Para recorrer ese camino es necesario acudir a Jesucristo mediante la oración, la escucha de los Evangelios, y el compartir las experiencias de vida con otro discípulo, en familia, con un pequeño círculo de amigos, o en comunidad. Porque solos jamás saldremos adelante, particularmente ante los problemas, conflictos y sufrimientos.

Por eso, la recomendación de San Pablo a su discípulo Timoteo: “Acuérdate de Jesucristo el Señor, resucitado de entre los muertos… Si morimos con él, viviremos con él. Si perseveramos, reinaremos con él. Si lo negamos, también él nos negará. Si somos infieles, él permanece fiel, porque no puede contradecirse a sí mismo”.

San Pablo afirma que su propia experiencia espiritual y apostólica es el núcleo de su su fortaleza y su mensaje: “Este ha sido mi Evangelio, por el que sufro hasta llevar cadenas, como un malhechor. Pero la palabra de Dios no está encadenada. Por eso lo aguanto todo por los elegidos, para que ellos también alcancen la salvación, lograda por Cristo Jesús, con la gloria eterna”.

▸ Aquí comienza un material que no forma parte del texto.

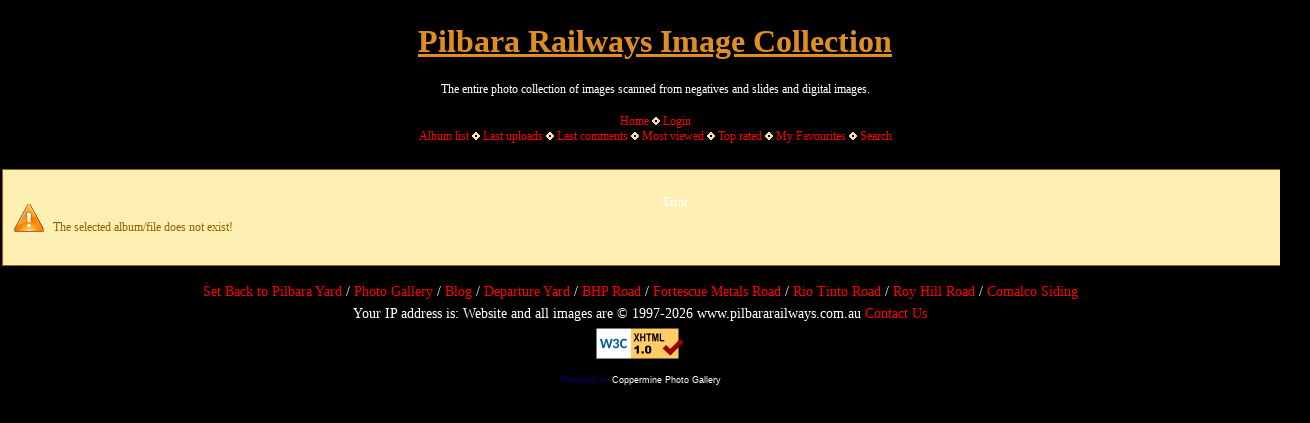

--- FILE ---
content_type: text/html; charset=utf-8
request_url: https://pilbararailways.com.au/gallery/displayimage.php?album=search&cat=0&pid=3059
body_size: 2250
content:
<!DOCTYPE html PUBLIC "-//W3C//DTD XHTML 1.0 Transitional//EN" "http://www.w3.org/TR/xhtml1/DTD/xhtml1-transitional.dtd">

<html xmlns="http://www.w3.org/1999/xhtml" xml:lang="en" lang="en" dir="ltr">
<head>
<!-- Global site tag (gtag.js) - Google Analytics -->
<script type="text/javascript" src="https://www.googletagmanager.com/gtag/js?id=UA-137860478-1"></script>
<script type="text/javascript">
  window.dataLayer = window.dataLayer || [];
  function gtag(){dataLayer.push(arguments);}
  gtag('js', new Date());

  gtag('config', 'UA-137860478-1');
</script>
<meta http-equiv="Content-Type" content="text/html; charset=utf-8" />
<meta http-equiv="Pragma" content="no-cache" />
<meta name="google-site-verification" content="529eTp2hzwDYZpE91tb30vI9N-MeEaU8B9wS3vOwefM" />
<meta name="author" content="Toad Montgomery" />
<meta name="copyright" content="Toad Montgomery" />
<meta name="description" content="BHP, Fortescue Metals Group, Pilbara Rail, Rio Tinto, Hamersley Iron, Robe River Iron Associates, C36-7M, CM40-8M, CM39-8, C44-9W, SD40, SD70ACe, ES44DCi, ES44ACi and AC6000 loco photos." />
<meta name="keywords" content="AC6000, C36-7M, SD40, CM40-8M, C44-9W, ES44DCi, ES44ACi, GEVO, FMG, Fortescue Metals Group, TPI, BHP, Pilbara Rail, Hamersley Iron, Robe River, Rio Tinto, Comalco, Toad Montgomery, Roy Hill" />
<meta name="robots" content="index, follow" />
<title>Error - Pilbara Railways Image Collection</title>


<link rel="stylesheet" href="css/coppermine.css" type="text/css" />
<link rel="stylesheet" href="themes/pr/style.css" type="text/css" />

<link rel="shortcut icon" href="favicon.ico" />
<script type="text/javascript">
/* <![CDATA[ */
    var js_vars = {"site_url":"https:\/\/pilbararailways.com.au\/gallery","debug":false,"icon_dir":"images\/icons\/","lang_close":"Close","icon_close_path":"images\/icons\/close.png","cookies_allowed":true};
/* ]]> */
</script>
<script type="text/javascript" src="js/jquery-1.12.4.js"></script>
<script type="text/javascript" src="js/jquery-migrate-1.4.1.js"></script>
<script type="text/javascript" src="js/scripts.js"></script>
<script type="text/javascript" src="js/jquery.greybox.js"></script>
<script type="text/javascript" src="js/jquery.elastic.js"></script>
<script type="text/javascript" src="js/displayimage.js"></script>

<!--
  SVN version info:
  Coppermine version: 1.6.03
  $HeadURL$
-->
</head>
<body>
<?php
$pageTitle = 'Gallery';
?>
  
	<table width="1310" border="0" align="center" cellpadding="1" cellspacing="1">
    <tr>
	  <td valign="top" style="background-color: #000000;">
        <table width="100%" border="0" cellspacing="0" cellpadding="0">
          <tr>
            <td width="100%" align="center">
              <h1>Pilbara Railways Image Collection</h1>
              <h3>The entire photo collection of images scanned from negatives and slides and digital images.</h3><br />
                          <!-- BEGIN home -->
        <a href="https://pilbararailways.com.au/index2.php" title="Go to the home page" >Home</a> <img src="themes/pr/images/orange_carret.gif" width="8" height="8" border="0" alt="" />
  <!-- END home -->                    <!-- BEGIN login -->
        <a href="login.php?referer=displayimage.php%3Falbum%3Dsearch%26cat%3D0%26pid%3D3059" title="Log me in" >Login</a> 
  <!-- END login -->  <br />              <!-- BEGIN album_list -->
        <a href="index.php?cat=0" title="Go to the album list" >Album list</a> <img src="themes/pr/images/orange_carret.gif" width="8" height="8" border="0" alt="" />
  <!-- END album_list -->  <!-- BEGIN lastup -->
        <a href="thumbnails.php?album=lastup&amp;cat=0" title="Show most recent uploads" rel="nofollow">Last uploads</a> <img src="themes/pr/images/orange_carret.gif" width="8" height="8" border="0" alt="" />
  <!-- END lastup -->  <!-- BEGIN lastcom -->
        <a href="thumbnails.php?album=lastcom&amp;cat=0" title="Show most recent comments" rel="nofollow">Last comments</a> <img src="themes/pr/images/orange_carret.gif" width="8" height="8" border="0" alt="" />
  <!-- END lastcom -->  <!-- BEGIN topn -->
        <a href="thumbnails.php?album=topn&amp;cat=0" title="Show most viewed items" rel="nofollow">Most viewed</a> <img src="themes/pr/images/orange_carret.gif" width="8" height="8" border="0" alt="" />
  <!-- END topn -->  <!-- BEGIN toprated -->
        <a href="thumbnails.php?album=toprated&amp;cat=0" title="Show top rated items" rel="nofollow">Top rated</a> <img src="themes/pr/images/orange_carret.gif" width="8" height="8" border="0" alt="" />
  <!-- END toprated -->  <!-- BEGIN favpics -->
        <a href="thumbnails.php?album=favpics" title="Go to my favourites" rel="nofollow">My Favourites</a> <img src="themes/pr/images/orange_carret.gif" width="8" height="8" border="0" alt="" />
  <!-- END favpics -->  <!-- BEGIN search -->
        <a href="search.php" title="Search the gallery" >Search</a> 
  <!-- END search -->
            </td>
          </tr>
        </table>
        <img src="images/spacer.gif" width="1" height="15" alt="" />
        <table width="100%" border="0" align="center" cellpadding="0" cellspacing="0">
          <tr>
            <td valign="top">
              
              
              <!-- cpg_die -->                    <div class="cpg_message_warning">
                        <h2>Error</h2>
                        <span class="cpg_user_message">The selected album/file does not exist!</span>


                        <br /><br />
                    </div>

            </td>
          </tr>
        </table>
      </td>
    </tr>
  </table>
<center>
  <table class="foot"><tr><td>
<a href="https://www.pilbararailways.com.au/index2.php">Set Back to Pilbara Yard</a>
 / <a href="/gallery/index.php">Photo Gallery</a>
 / <a href="https://pilbararailways.blogspot.com/">Blog</a>
 / <a href="/misc-pages/departyard.php">Departure Yard</a>
 / <a href="/bhp/bhp.php">BHP Road</a>
 / <a href="/FMG/fmg.php">Fortescue Metals Road</a>
 / <a href="/rt/rio.php">Rio Tinto Road</a>
 / <a href="/roy/roy.php">Roy Hill Road</a>
 / <a href="/comalco/comalco.php">Comalco Siding</a></td></tr>
<tr><td>Your IP address is:  Website and all images are &copy; 1997-2026 www.pilbararailways.com.au <a href="/misc-pages/contact.php" target="_top">Contact Us</a></td></tr>
<tr><td>
<a href="https://validator.w3.org/check?uri=referer"><img src="//www.w3.org/Icons/valid-xhtml10" alt="Valid XHTML 1.0 Transitional" height="31" width="88"></a>
</td></tr></table>


<div class="footer" align="center" style="padding:10px;display:block;visibility:visible; font-family: Verdana,Arial,sans-serif;">Powered by <a href="https://coppermine-gallery.com/" title="Coppermine Photo Gallery" rel="external">Coppermine Photo Gallery</a></div>
</center>
<!--Coppermine Photo Gallery 1.6.26 (stable)-->
</body>
</html>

Los invito a preguntarnos, ¿cuál es mi actitud en la oración? ¿Me dirijo a Dios presentando mi necesidad de ser auxiliado, porque confío en su amor misericordioso? ¿Y, cuando Dios me escucha y me responde favorablemente, reconozco esa ayuda y le agradezco su intervención, siguiendo el ejemplo del leproso samaritano?

Nuestra madre, María de Guadalupe ha venido a nuestras tierras para ayudarnos a descubrir mediante su ternura y amor, que su Hijo se encarnó en su seno para manifestar el inmenso amor de Dios Padre, que quiere que todos los hombres se salven, y para lograrlo Jesucristo entregó su vida en obediencia plena, para señalarnos que la enfermedad, sufrimiento, tragedias, y muerte no es el destino final, sino el paso definitivo para llegar a la Casa del Padre.

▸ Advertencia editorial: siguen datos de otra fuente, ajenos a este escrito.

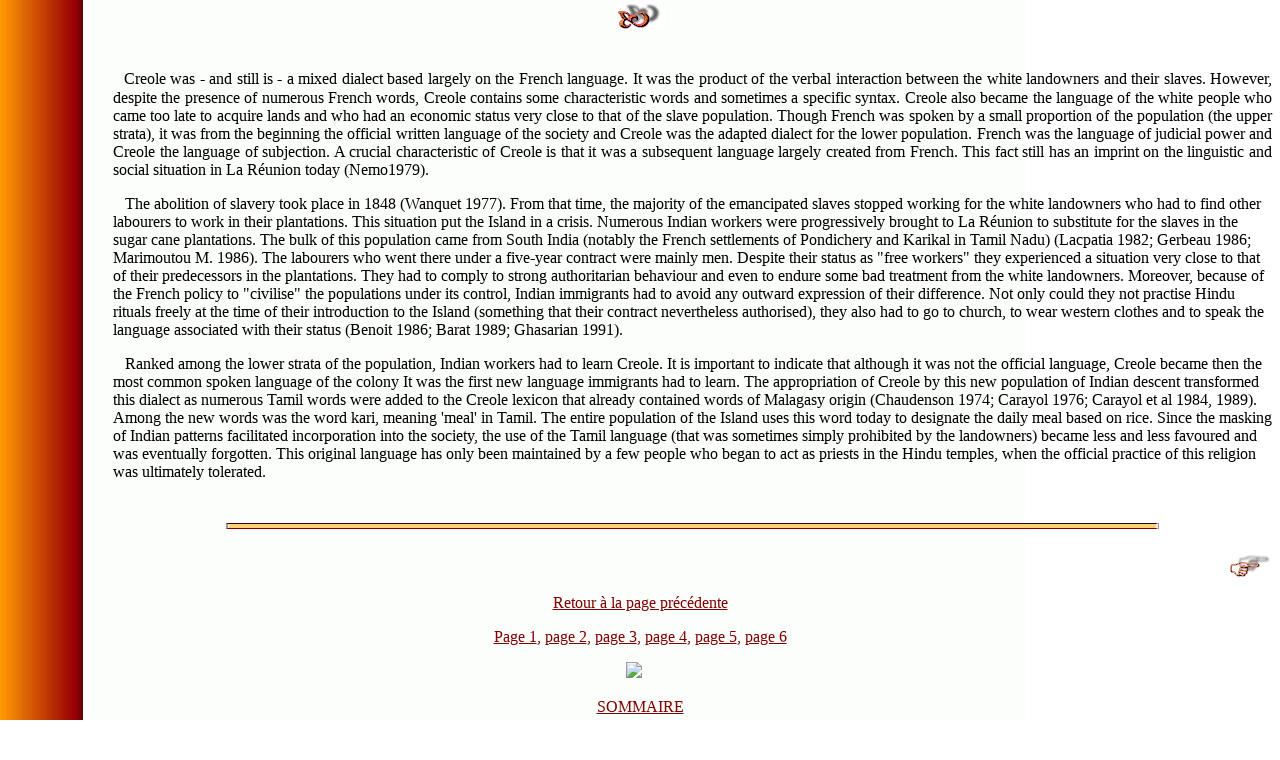

--- FILE ---
content_type: text/html
request_url: http://www.indereunion.net/IREV/ghasarian/strategies2.htm
body_size: 2717
content:
<html>

<head>
<title>Language strategies 2</title>
<meta http-equiv="Content-Type" content="text/html; charset=iso-8859-1">
<meta name="description" content="Language strategies in La Réunion 2">
<meta name="keywords" content="Creole, slavery, abolition, Malagasy">
<meta name="author" content="Philippe Pratx">
<meta http-equiv="Content-Language" content="en">
<meta name="reply-to" content="pratxp@ifrance.com">
<meta name="DC.Subject" content="Cultures et traditions">
<meta name="rating" content="General">
</head>

<body background="fd.gif" topmargin="4">

<p align="center"><big><img src="ponctu.gif" width="50" height="25"></big></p>
<div align="left">

<table border="0" cellpadding="0" cellspacing="0">
  <tr>
    <td><big>&nbsp;&nbsp;&nbsp;&nbsp;&nbsp;&nbsp;&nbsp;&nbsp;&nbsp;&nbsp;&nbsp;&nbsp;&nbsp;&nbsp;&nbsp;&nbsp;&nbsp;&nbsp;&nbsp;&nbsp;&nbsp;
    </big></td>
    <td></td>
  </tr>
  <tr>
    <td></td>
    <td><font size="4"><p ALIGN="JUSTIFY"></font><big>&nbsp;&nbsp;</big>Creole was - and still
    is - a mixed dialect based largely on the French language. It was the product of the
    verbal interaction between the white landowners and their slaves. However, despite the
    presence of numerous French words, Creole contains some characteristic words and sometimes
    a specific syntax. Creole also became the language of the white people who came too late
    to acquire lands and who had an economic status very close to that of the slave
    population. Though French was spoken by a small proportion of the population (the upper
    strata), it was from the beginning the official written language of the society and Creole
    was the adapted dialect for the lower population. French was the language of<b> </b>judicial
    power and Creole the language of subjection. A crucial characteristic of Creole is that it
    was a subsequent language largely created from French. This fact still has an imprint on
    the linguistic and social situation in La Réunion today (Nemo1979).<font size="4"></p>
    </font><p>&nbsp;&nbsp; The abolition of slavery took place in 1848 (Wanquet 1977). From
    that time, the majority of the emancipated slaves stopped working for the white landowners
    who had to find other labourers to work in their plantations. This situation put the
    Island in a crisis. Numerous Indian workers were progressively brought to La Réunion to
    substitute for the slaves in the sugar cane plantations. The bulk of this population came
    from South India (notably the French settlements of Pondichery and Karikal in Tamil Nadu)
    (Lacpatia 1982; Gerbeau 1986; Marimoutou M. 1986). The labourers who went there under a
    five-year contract were mainly men. Despite their status as &quot;free workers&quot; they
    experienced a situation very close to that of their predecessors in the plantations. They
    had to comply to strong authoritarian behaviour and even to endure some bad treatment from
    the white landowners. Moreover, because of the French policy to &quot;civilise&quot; the
    populations under its control, Indian immigrants had to avoid any outward expression of
    their difference. Not only could they not practise Hindu rituals freely at the time of
    their introduction to the Island (something that their contract nevertheless authorised),
    they also had to go to church, to wear western clothes and to speak the language
    associated with their status (Benoit 1986; Barat 1989; Ghasarian 1991).</p>
    <p>&nbsp;&nbsp; Ranked among the lower strata of the population, Indian workers had to
    learn Creole. It is important to indicate that although it was not the official language,
    Creole became then the most common spoken language of the colony It was the first new
    language immigrants had to learn. The appropriation of Creole by this new population of
    Indian descent transformed this dialect as numerous Tamil words were added to the Creole
    lexicon that already contained words of Malagasy origin (Chaudenson 1974; Carayol 1976;
    Carayol et al 1984, 1989). Among the new words was the word kari, meaning 'meal' in Tamil.
    The entire population of the Island uses this word today to designate the daily meal based
    on rice. Since the masking of Indian patterns facilitated incorporation into the society,
    the use of the Tamil language (that was sometimes simply prohibited by the landowners)
    became less and less favoured and was eventually forgotten. This original language has
    only been maintained by a few people who began to act as priests in the Hindu temples,
    when the official practice of this religion was ultimately tolerated.</p>
    <p>&nbsp;</td>
  </tr>
  <tr>
    <td></td>
    <td><hr
    style="border-left: medium groove; border-right: medium ridge; border-top: thin groove rgb(128,0,0); border-bottom: thin ridge rgb(128,0,0)"
    width="80%" size="6" color="#FCD374">
    </td>
  </tr>
</table>
</div>

<p align="right"><big><map name="FPMap0">
<area href="strategies3.htm" shape="rect" coords="1, 5, 47, 24">
</map>
<img src="mainsuite.gif" border="0" usemap="#FPMap0" width="50" height="25"></big></p>

<p align="center"><a HREF="Javascript:history.go(-1)" style="color: rgb(128,0,0)"><font
color="#800000">Retour à la page précédente</font></a></p>

<p align="center"><font color="#800000"><a href="strategies1.htm"
style="color: rgb(128,0,0)">Page 1</a>, <a href="strategies2.htm"
style="color: rgb(128,0,0)">page 2</a>, <a href="strategies3.htm"
style="color: rgb(128,0,0)">page 3</a>, <a href="strategies4.htm"
style="color: rgb(128,0,0)">page 4</a>, <a href="strategies5.htm"
style="color: rgb(128,0,0)">page 5</a>, <a href="strategies6.htm"
style="color: rgb(128,0,0)">page 6</a></font></p>

<p align="center"><small><small><small><small><small><small><small><small>
<small><small><small><small><small><small><small><small><small><small>
<map name="FPMap19">
<area href="http://www.indereunion.net/special/spe.htm" shape="rect" coords="0, 2, 297, 49">
</map></small></small></small></small></small></small></small></small></small>
</small></small></small></small></small></small></small>
<img border="0" src="http://www.indereunion.net/special/bandeau.jpg" usemap="#FPMap19">&nbsp;&nbsp;</small>&nbsp;&nbsp;</small></p>

<p align="center"><a href="../../somm2.htm" style="color: rgb(128,0,0)"><font
color="#800000">SOMMAIRE</font></a></p>

<p align="center"><font color="#000000" face="Times New Roman">Copyright © Christian
GHASARIAN - 2002</font></p>
<script src="http://www.google-analytics.com/urchin.js" type="text/javascript">
</script>
<script type="text/javascript">
_uacct = "UA-3039708-1";
urchinTracker();
</script>

</body>
</html>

Señora y Madre nuestra, María de Guadalupe, consuelo de los afligidos, abraza a todos tus hijos atribulados, ayúdanos a expresar nuestra solidaridad de forma creativa, haznos valientes para generar y promover los cambios que se necesitan en busca del bien común.

Con tu cariño y ternura trasforma nuestro miedo y sentimientos de soledad en esperanza y fraternidad, para lograr una verdadera conversión del corazón, y generemos una Iglesia Sinodal, aprendiendo a caminar juntos; así seremos capaces de escuchar y responder al clamor de la tierra y al clamor de los pobres.

Madre de Dios y Madre nuestra, conscientes de la dramática situación actual, llena de sufrimientos y angustias que oprimen al mundo entero, ayúdanos para que todos estos sufrimientos sean los dolores del nacimiento de un mundo más fraterno y sostenible.

Nos encomendamos a Ti, que siempre has acompañado nuestro camino como signo de salvación y de esperanza. ¡Oh clemente, oh piadosa, oh dulce Virgen, María de Guadalupe! Amén.